Spike Lee is an important filmmaker of our generation. He carefully picks up the subject for his movies and turn them into something beautiful and significant. Upon the recommendations of Late Roger Ebert's Great Movies List, I managed to catch up with two of Lee's films: "Do the Right Thing and 25th Hour". Needless to say, Roger was right about them. They were doubtlessly good.

'Do the Right Thing' chronicles the lives of two teenagers who want to make up to marquee NBA draft. For those who know about NBA Basketball and American Society would also know that making into any of the big NBA franchise is a dream come true for any growing-up teenager in USA. This film gives us a detour of their college lives, societal lives, playing styles, struggles and triumphs and by triumphs, I don't mean that they make it to any of those NBA franchise in the end but how they finally learn their lives in peace. The movie was an outstanding success with both critics and audiences and became one of the talking points in 90s America. It's a feature film made in the guise of a documentary and stretches well over three hours.As far as I know about European and American Cinema, anything that goes above 105 minutes mark there, goes for a toss everywhere. Critics and audiences alike rarely show sympathy to these 'sticky dogs' and only a handful emerge as winners out of this 'pathetic, neurotic' struggle. Sergio Leone's epic 'Once Upon a Time in America' measuring 4 hrs and 20 minutes in movie time went into public trash and only until recently, Critics showered it with their new-found love. They term it as a classic now but it's earlier failure with popular audience ultimately pushed Sergio into depression and he never came out of it again. Remember, this was the guy who came up with the iconic western classic, 'The Good, The Bad and The Ugly' and made Clint Eastwood a cultural icon in USA. 'Do the Right Thing', being a docu-movie et al., did brilliantly well you would guess by now.

---+---

→ **TASK REQUIREMENTS**
**1.** Reproduce verbatim the part of the film review starting at "Spike Lee is" and ending at "were doubtlessly good.".
**2.** What running time does the film review give for Sergio Leone's 'Once Upon a Time in America'?
The data is not needed.

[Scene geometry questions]
---+---

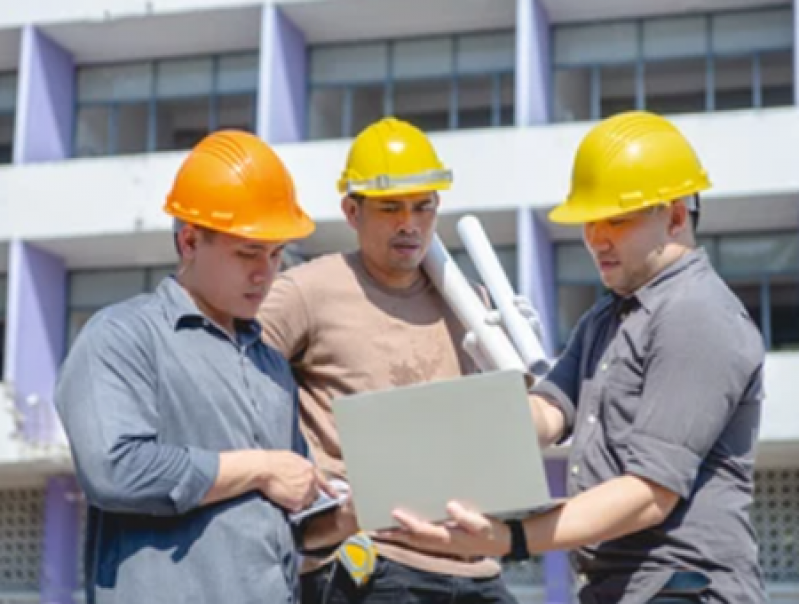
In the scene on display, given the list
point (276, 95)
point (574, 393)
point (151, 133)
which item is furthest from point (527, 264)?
point (574, 393)

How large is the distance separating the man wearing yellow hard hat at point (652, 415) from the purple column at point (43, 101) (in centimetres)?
1794

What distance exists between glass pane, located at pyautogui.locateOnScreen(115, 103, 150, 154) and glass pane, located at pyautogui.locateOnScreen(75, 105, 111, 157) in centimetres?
17

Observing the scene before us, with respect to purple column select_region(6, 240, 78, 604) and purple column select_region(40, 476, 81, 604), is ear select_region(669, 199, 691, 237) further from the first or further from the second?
purple column select_region(40, 476, 81, 604)

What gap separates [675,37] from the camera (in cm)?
1934

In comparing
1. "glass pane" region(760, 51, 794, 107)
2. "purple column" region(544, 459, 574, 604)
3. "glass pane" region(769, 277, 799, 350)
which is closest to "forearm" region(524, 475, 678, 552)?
"purple column" region(544, 459, 574, 604)

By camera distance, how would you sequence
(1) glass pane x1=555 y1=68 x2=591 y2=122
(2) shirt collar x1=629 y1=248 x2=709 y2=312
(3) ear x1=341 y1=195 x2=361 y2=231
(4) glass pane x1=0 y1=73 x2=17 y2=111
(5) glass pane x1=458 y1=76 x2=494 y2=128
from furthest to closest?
1. (4) glass pane x1=0 y1=73 x2=17 y2=111
2. (5) glass pane x1=458 y1=76 x2=494 y2=128
3. (1) glass pane x1=555 y1=68 x2=591 y2=122
4. (3) ear x1=341 y1=195 x2=361 y2=231
5. (2) shirt collar x1=629 y1=248 x2=709 y2=312

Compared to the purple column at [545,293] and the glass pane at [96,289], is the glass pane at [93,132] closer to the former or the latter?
the glass pane at [96,289]

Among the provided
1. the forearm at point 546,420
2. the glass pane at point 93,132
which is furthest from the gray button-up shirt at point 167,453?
the glass pane at point 93,132

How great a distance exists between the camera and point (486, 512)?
3.10m

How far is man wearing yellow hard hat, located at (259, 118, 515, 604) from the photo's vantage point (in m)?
4.21

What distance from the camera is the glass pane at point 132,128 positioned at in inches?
862

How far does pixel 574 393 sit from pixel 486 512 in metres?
0.67

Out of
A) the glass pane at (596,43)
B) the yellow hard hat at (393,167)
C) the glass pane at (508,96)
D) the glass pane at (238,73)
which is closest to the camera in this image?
the yellow hard hat at (393,167)

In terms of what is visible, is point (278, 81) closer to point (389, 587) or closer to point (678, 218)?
point (389, 587)
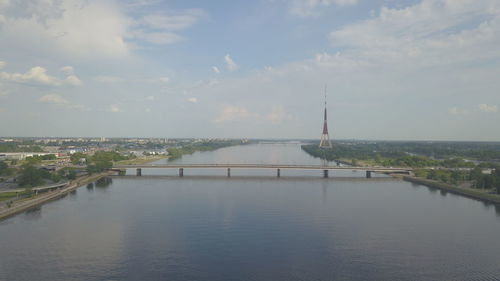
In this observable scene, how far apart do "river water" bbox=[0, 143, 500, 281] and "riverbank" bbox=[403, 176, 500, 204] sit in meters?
0.71

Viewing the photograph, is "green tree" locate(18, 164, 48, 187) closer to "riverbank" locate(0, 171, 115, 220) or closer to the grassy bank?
"riverbank" locate(0, 171, 115, 220)

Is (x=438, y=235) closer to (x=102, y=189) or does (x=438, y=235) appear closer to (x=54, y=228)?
(x=54, y=228)

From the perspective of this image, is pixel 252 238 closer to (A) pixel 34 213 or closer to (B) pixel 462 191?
(A) pixel 34 213

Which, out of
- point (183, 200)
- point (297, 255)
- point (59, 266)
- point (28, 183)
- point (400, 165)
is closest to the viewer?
point (59, 266)

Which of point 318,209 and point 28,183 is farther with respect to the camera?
point 28,183

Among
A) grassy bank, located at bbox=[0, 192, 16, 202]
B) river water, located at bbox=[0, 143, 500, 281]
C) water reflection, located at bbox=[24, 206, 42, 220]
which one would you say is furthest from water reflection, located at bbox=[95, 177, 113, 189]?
water reflection, located at bbox=[24, 206, 42, 220]

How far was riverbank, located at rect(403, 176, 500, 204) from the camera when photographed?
668 inches

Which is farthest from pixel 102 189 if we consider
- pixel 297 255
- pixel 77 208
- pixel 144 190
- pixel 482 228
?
pixel 482 228

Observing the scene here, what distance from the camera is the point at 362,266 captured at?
28.2 feet

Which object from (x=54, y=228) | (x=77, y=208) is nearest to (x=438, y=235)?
(x=54, y=228)

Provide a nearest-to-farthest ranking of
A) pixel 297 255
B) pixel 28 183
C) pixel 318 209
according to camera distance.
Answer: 1. pixel 297 255
2. pixel 318 209
3. pixel 28 183

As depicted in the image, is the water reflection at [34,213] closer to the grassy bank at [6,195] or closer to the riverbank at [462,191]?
the grassy bank at [6,195]

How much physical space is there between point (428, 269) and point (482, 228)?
5342 mm

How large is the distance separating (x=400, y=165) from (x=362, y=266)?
26.1m
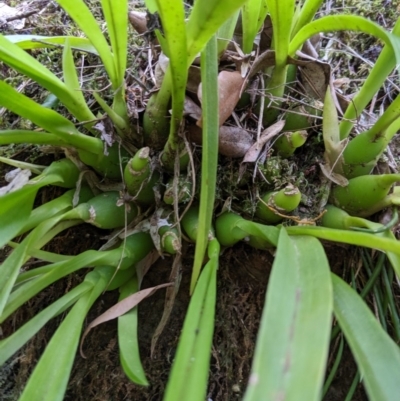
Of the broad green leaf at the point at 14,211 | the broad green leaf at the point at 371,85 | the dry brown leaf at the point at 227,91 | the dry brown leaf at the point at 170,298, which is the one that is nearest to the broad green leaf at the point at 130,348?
the dry brown leaf at the point at 170,298

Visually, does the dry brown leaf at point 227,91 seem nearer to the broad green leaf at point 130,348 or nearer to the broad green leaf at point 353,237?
the broad green leaf at point 353,237

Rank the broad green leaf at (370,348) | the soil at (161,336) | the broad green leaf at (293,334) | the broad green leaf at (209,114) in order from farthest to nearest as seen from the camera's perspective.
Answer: the soil at (161,336) < the broad green leaf at (209,114) < the broad green leaf at (370,348) < the broad green leaf at (293,334)

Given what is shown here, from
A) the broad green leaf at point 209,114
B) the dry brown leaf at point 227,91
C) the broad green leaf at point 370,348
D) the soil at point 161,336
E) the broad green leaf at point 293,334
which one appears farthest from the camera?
the soil at point 161,336

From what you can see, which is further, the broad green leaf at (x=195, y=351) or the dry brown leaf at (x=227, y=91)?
the dry brown leaf at (x=227, y=91)

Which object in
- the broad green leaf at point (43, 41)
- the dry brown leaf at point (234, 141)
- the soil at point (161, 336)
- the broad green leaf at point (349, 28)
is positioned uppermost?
the broad green leaf at point (349, 28)

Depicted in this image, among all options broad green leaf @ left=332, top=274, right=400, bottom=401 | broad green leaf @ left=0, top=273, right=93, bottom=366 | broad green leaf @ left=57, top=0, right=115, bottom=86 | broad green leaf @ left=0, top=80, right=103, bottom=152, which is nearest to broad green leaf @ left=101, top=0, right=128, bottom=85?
broad green leaf @ left=57, top=0, right=115, bottom=86

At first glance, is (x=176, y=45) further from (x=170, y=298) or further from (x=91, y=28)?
(x=170, y=298)

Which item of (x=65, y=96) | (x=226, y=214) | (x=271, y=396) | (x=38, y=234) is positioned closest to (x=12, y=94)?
(x=65, y=96)

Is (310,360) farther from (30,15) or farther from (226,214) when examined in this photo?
(30,15)
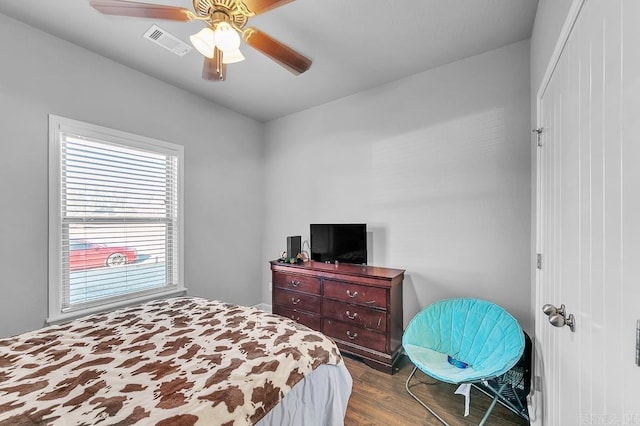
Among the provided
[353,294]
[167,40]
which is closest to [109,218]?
[167,40]

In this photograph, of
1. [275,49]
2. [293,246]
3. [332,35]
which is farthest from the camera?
[293,246]

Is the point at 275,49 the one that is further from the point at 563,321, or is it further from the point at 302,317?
the point at 302,317

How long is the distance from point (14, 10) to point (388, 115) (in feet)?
10.0

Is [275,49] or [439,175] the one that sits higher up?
[275,49]

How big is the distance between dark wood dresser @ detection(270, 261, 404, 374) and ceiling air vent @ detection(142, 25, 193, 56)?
2.24m

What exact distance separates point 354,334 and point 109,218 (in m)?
2.50

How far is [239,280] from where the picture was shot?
356cm

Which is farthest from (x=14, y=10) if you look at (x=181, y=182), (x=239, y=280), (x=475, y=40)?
(x=475, y=40)

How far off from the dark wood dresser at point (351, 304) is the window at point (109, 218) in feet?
4.25

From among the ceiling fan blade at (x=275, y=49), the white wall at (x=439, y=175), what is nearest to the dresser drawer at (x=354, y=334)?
the white wall at (x=439, y=175)

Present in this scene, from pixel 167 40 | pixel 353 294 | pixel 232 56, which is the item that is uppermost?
pixel 167 40

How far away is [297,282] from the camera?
2928 mm

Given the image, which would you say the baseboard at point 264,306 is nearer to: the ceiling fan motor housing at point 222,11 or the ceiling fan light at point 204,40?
the ceiling fan light at point 204,40

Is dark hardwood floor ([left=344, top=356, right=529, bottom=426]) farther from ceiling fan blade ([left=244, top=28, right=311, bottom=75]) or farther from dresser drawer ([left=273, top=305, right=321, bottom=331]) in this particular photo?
ceiling fan blade ([left=244, top=28, right=311, bottom=75])
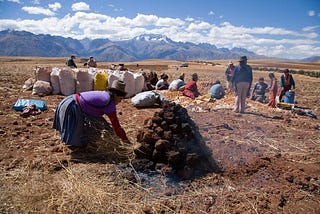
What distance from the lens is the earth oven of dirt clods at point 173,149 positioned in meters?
4.11

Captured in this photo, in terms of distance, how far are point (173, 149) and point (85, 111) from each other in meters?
1.37

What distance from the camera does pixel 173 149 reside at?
4203mm

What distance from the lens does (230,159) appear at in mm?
4547

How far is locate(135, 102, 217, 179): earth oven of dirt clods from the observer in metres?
4.11

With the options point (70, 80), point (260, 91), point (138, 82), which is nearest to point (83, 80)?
point (70, 80)

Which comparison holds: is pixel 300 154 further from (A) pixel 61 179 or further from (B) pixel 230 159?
(A) pixel 61 179

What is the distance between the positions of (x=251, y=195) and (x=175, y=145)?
1147 mm

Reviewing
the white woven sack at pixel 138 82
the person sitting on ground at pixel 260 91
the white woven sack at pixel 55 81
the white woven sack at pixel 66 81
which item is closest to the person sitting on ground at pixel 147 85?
the white woven sack at pixel 138 82

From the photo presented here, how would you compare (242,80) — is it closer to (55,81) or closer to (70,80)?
(70,80)

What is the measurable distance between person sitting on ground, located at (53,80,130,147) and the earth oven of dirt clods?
14.9 inches

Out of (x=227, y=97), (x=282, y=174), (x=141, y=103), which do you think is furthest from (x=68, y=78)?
(x=282, y=174)

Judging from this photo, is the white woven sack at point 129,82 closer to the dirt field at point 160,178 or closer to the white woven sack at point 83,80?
the white woven sack at point 83,80

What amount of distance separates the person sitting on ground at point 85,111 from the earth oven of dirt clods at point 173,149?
0.38 m

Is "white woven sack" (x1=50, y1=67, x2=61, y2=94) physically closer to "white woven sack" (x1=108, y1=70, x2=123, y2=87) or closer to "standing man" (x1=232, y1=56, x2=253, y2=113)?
"white woven sack" (x1=108, y1=70, x2=123, y2=87)
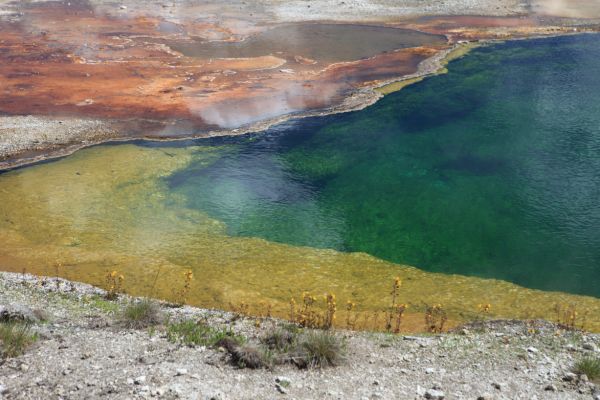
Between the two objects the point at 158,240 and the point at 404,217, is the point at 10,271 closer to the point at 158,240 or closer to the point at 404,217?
the point at 158,240

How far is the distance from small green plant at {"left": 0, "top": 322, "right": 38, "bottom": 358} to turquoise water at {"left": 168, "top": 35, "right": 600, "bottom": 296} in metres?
9.51

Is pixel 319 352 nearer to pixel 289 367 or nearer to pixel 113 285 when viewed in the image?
pixel 289 367

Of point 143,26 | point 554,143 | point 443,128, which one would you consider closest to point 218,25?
point 143,26

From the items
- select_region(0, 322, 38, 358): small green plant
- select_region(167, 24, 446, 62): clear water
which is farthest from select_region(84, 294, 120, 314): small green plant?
select_region(167, 24, 446, 62): clear water

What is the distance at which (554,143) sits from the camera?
26250mm

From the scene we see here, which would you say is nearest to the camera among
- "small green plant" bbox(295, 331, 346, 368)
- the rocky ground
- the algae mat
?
the rocky ground

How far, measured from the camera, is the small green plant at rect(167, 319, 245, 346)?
1127 cm

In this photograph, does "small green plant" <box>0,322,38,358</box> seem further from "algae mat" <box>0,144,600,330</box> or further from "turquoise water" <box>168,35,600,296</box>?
"turquoise water" <box>168,35,600,296</box>

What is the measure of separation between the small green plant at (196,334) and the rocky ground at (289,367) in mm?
208

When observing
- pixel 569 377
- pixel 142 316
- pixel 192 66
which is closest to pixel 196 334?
pixel 142 316

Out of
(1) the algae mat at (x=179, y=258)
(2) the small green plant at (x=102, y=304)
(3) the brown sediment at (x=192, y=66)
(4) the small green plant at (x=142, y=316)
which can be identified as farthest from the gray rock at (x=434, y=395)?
(3) the brown sediment at (x=192, y=66)

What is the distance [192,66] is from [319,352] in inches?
1266

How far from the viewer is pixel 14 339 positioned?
10219 millimetres

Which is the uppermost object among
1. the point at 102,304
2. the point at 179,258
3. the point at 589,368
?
the point at 589,368
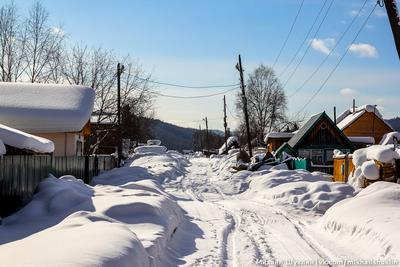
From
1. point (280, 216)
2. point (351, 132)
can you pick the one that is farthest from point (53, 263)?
point (351, 132)

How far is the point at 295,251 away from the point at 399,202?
10.6ft

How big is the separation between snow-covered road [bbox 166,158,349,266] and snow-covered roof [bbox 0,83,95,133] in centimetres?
937

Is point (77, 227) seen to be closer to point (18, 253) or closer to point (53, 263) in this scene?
point (18, 253)

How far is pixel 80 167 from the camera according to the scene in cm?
1922

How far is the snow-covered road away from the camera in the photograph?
7969mm

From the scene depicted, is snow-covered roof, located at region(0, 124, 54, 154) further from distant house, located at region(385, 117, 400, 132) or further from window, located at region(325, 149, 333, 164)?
distant house, located at region(385, 117, 400, 132)

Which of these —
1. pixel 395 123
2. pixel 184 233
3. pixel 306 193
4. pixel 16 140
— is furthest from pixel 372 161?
pixel 395 123

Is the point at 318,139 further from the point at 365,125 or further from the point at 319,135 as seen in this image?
the point at 365,125

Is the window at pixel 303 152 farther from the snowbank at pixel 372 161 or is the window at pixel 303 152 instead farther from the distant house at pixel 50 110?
the snowbank at pixel 372 161

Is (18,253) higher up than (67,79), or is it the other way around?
(67,79)

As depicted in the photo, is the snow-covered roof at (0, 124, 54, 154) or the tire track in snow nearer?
the tire track in snow

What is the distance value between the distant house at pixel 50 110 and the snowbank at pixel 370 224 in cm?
1475

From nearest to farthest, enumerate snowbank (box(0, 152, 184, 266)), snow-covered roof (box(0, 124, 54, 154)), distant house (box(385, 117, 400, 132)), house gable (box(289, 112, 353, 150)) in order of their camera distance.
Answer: snowbank (box(0, 152, 184, 266))
snow-covered roof (box(0, 124, 54, 154))
house gable (box(289, 112, 353, 150))
distant house (box(385, 117, 400, 132))

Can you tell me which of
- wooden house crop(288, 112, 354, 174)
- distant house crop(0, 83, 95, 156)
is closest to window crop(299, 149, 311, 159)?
wooden house crop(288, 112, 354, 174)
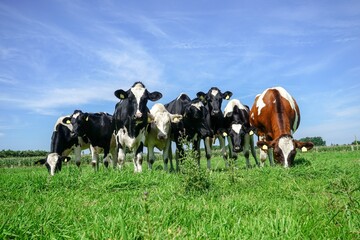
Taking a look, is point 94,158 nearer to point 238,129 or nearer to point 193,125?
point 193,125

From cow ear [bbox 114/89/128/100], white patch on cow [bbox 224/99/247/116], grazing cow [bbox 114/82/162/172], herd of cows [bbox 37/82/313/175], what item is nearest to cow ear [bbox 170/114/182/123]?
herd of cows [bbox 37/82/313/175]

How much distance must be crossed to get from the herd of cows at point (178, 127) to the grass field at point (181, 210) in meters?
3.21

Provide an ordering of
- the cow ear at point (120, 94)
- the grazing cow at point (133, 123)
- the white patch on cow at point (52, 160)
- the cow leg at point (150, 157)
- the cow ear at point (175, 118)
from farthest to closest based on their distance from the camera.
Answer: the white patch on cow at point (52, 160)
the cow ear at point (175, 118)
the cow leg at point (150, 157)
the cow ear at point (120, 94)
the grazing cow at point (133, 123)

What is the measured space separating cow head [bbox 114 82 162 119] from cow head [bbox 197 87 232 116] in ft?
8.62

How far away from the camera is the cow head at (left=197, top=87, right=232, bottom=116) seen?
12.8m

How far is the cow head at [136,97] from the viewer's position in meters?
10.3

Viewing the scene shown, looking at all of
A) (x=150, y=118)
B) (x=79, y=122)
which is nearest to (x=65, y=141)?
(x=79, y=122)

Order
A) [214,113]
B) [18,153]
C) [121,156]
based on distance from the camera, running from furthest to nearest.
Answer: [18,153] < [214,113] < [121,156]

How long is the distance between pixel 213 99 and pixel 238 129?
1.61 m

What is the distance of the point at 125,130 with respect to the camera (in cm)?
1053

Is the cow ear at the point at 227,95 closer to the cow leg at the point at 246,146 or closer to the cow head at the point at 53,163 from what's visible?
the cow leg at the point at 246,146

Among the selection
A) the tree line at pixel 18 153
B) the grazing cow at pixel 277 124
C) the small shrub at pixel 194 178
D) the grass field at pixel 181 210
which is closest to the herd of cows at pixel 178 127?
the grazing cow at pixel 277 124

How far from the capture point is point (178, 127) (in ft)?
39.3

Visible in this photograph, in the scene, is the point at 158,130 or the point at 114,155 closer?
the point at 158,130
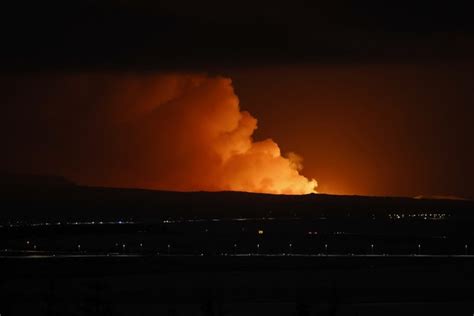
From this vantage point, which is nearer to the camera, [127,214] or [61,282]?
[61,282]

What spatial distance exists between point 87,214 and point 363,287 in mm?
127900

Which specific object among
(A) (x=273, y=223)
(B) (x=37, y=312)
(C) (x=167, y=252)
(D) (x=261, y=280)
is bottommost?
(B) (x=37, y=312)

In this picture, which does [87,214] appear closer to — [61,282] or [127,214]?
[127,214]

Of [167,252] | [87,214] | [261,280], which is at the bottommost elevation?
[261,280]

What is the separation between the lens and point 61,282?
70.8 meters

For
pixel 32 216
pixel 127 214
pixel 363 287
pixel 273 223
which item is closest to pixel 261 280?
pixel 363 287

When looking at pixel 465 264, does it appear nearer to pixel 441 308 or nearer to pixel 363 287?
pixel 363 287

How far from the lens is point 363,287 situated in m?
67.4

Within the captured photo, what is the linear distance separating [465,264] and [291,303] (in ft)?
76.2

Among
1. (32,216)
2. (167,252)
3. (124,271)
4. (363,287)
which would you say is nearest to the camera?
(363,287)

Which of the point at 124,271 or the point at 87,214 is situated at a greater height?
the point at 87,214

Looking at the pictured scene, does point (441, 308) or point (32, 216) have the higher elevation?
point (32, 216)

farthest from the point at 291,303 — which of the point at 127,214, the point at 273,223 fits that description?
the point at 127,214

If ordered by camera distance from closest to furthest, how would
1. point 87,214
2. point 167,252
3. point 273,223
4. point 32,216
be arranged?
point 167,252 < point 273,223 < point 32,216 < point 87,214
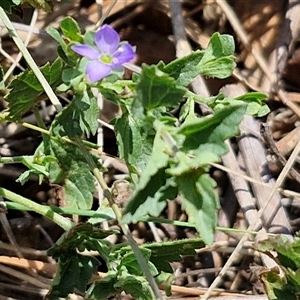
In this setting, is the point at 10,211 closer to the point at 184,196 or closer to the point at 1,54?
the point at 1,54

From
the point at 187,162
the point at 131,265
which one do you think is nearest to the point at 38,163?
the point at 131,265

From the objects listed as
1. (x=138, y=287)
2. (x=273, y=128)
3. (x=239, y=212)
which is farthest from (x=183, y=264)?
(x=138, y=287)

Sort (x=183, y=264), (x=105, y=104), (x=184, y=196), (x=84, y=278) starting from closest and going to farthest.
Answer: (x=184, y=196)
(x=84, y=278)
(x=183, y=264)
(x=105, y=104)

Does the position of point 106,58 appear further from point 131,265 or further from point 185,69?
point 131,265

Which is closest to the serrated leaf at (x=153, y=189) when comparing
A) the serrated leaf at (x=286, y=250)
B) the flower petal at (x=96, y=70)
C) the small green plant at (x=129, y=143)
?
the small green plant at (x=129, y=143)

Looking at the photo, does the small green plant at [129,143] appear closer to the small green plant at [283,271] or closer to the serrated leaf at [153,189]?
the serrated leaf at [153,189]

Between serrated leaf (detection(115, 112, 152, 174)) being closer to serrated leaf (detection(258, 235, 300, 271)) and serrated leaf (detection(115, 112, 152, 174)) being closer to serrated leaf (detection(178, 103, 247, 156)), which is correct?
serrated leaf (detection(178, 103, 247, 156))

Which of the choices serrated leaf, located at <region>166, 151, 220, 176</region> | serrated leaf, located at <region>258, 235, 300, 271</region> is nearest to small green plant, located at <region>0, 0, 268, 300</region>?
serrated leaf, located at <region>166, 151, 220, 176</region>
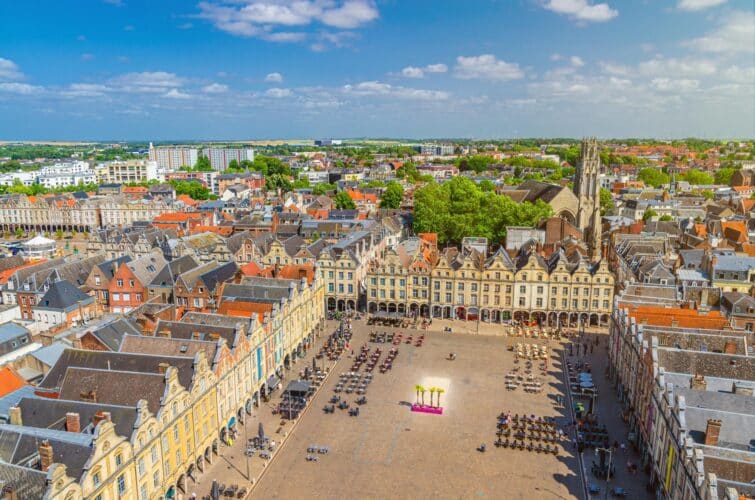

---+---

→ **SOLUTIONS BY TASK**
**1.**
Spike Lee is an important filmmaker of our generation. He carefully picks up the subject for his movies and turn them into something beautiful and significant. Upon the recommendations of Late Roger Ebert's Great Movies List, I managed to catch up with two of Lee's films: "Do the Right Thing and 25th Hour". Needless to say, Roger was right about them. They were doubtlessly good.

**2.** 4 hours and 20 minutes.